Terpos Evangelos, Katodritou Eirini, Tsiftsakis Evangelos, Kastritis Efstathios, Christoulas Dimitrios, Pouli Anastasia, Michalis Eurydiki, Verrou Evgenia, Anargyrou Konstantinos, Tsionos Konstantinos, Dimopoulos Meletios A, Zervas Konstantinos
Department of Hematology and Medical Research, 251 General Air Force Hospital, 3 Kanellopoulou street, Athens, 11525, Greece.
Haematologica. 2009 Mar;94(3):372-9. doi: 10.3324/haematol.2008.000638.

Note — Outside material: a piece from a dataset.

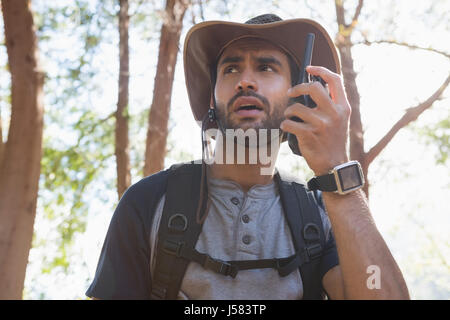 Man using walkie-talkie in the forest on a sunny day - Stock Photo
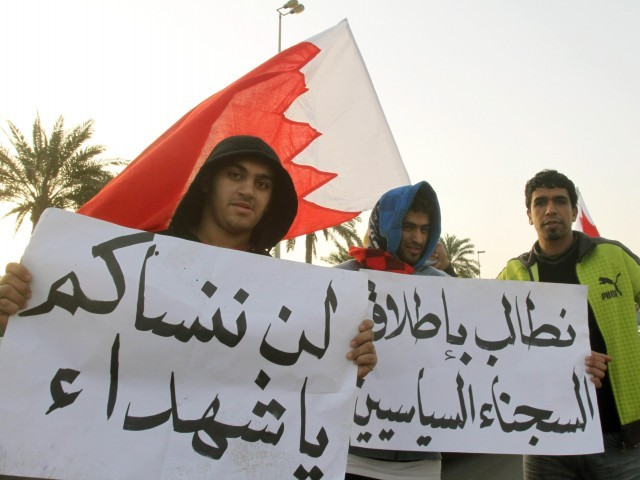 "Bahraini protesters holds signs in Arabic that read, ""We will not forget you oh martyrs"" (L) and ""We demand the release of political prisoners"" (R) as they gather in Pearl Square (roundabout) in the capital Manama, on February 16, 2011. PHOTO: AFP"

Renal impairment is a common complication of multiple myeloma. Cystatin-C is considered an accurate marker of glomerular filtration rate in several renal disorders. Microarray analysis has revealed that cystatin-C is one of the most highly up-regulated genes in multiple myeloma. The aim of this study was to evaluate the serum levels of cystatin-C in myeloma patients, explore possible correlations with clinical data, including survival, and assess the effect of bortezomib on cystatin-C in relapsed multiple myeloma.
We measured serum cystatin-C in 157 newly diagnosed, previously untreated myeloma patients, in 28 patients with relapsed disease pre- and post-bortezomib therapy and in 52 healthy controls, using a latex particle-enhanced nephelometric immunoassay.
In newly diagnosed patients, cystatin-C was elevated and showed strong correlations with advanced ISS stage, extensive bone disease, high beta(2)-microglobulin, high serum creatinine, and low creatinine clearance. Multivariate analysis revealed that only cystatin-C and lactate dehydrogenase had an independent prognostic impact on patients' survival. The combination of cystatin-C and lactate dehydrogenase revealed three prognostic groups of patients: a high-risk group (both elevated cystatin-C and lactate dehydrogenase) with a median survival of 24 months, an intermediate-risk group (elevated cystatin-C or elevated lactate dehydrogenase) with a median survival of 48 months and a low-risk group (both low cystatin-C and lactate dehydrogenase) in which median survival has not yet been reached (p<0.001). Cystatin-C could also identify a subset of ISS-II patients with worse outcome. Relapsed patients had higher cystatin-C levels even compared to newly diagnosed patients. Treatment with bortezomib produced a significant reduction of cystatin-C, mainly in responders.
Serum cystatin-C is not only a sensitive marker of renal impairment but also reflects tumor burden and is of prognostic value in myeloma. Its reduction after treatment with bortezomib reflects bortezomib's anti-myeloma activity and possibly bortezomib's direct effect on renal function.
肾功能损害是多发性骨髓瘤的常见并发症。胱抑素-C被认为是几种肾脏疾病中肾小球滤过率的准确标志物。基因芯片分析显示,胱抑素-C是多发性骨髓瘤中上调程度最高的基因之一。本研究的目的是评估骨髓瘤患者血清胱抑素-C水平,探讨其与包括生存在内的临床数据的可能相关性,并评估硼替佐米对复发多发性骨髓瘤患者胱抑素-C的影响。
我们采用乳胶颗粒增强散射比浊免疫分析法,检测了157例新诊断、未经治疗的骨髓瘤患者、28例复发疾病患者在硼替佐米治疗前后以及52例健康对照者的血清胱抑素-C水平。
在新诊断患者中,胱抑素-C升高,且与国际分期系统(ISS)晚期、广泛骨病、高β2微球蛋白、高血清肌酐和低肌酐清除率密切相关。多因素分析显示,只有胱抑素-C和乳酸脱氢酶对患者生存有独立的预后影响。胱抑素-C和乳酸脱氢酶的联合分析确定了三组预后不同的患者:高危组(胱抑素-C和乳酸脱氢酶均升高),中位生存期为24个月;中危组(胱抑素-C或乳酸脱氢酶升高),中位生存期为48个月;低危组(胱抑素-C和乳酸脱氢酶均低),中位生存期尚未达到(p<0.001)。胱抑素-C还可识别ISS-II期患者中预后较差的亚组。复发患者的胱抑素-C水平甚至高于新诊断患者。硼替佐米治疗使胱抑素-C显著降低,主要见于有反应者。
血清胱抑素-C不仅是肾功能损害的敏感标志物,还反映肿瘤负荷,对骨髓瘤具有预后价值。硼替佐米治疗后其降低反映了硼替佐米的抗骨髓瘤活性以及可能对肾功能的直接作用。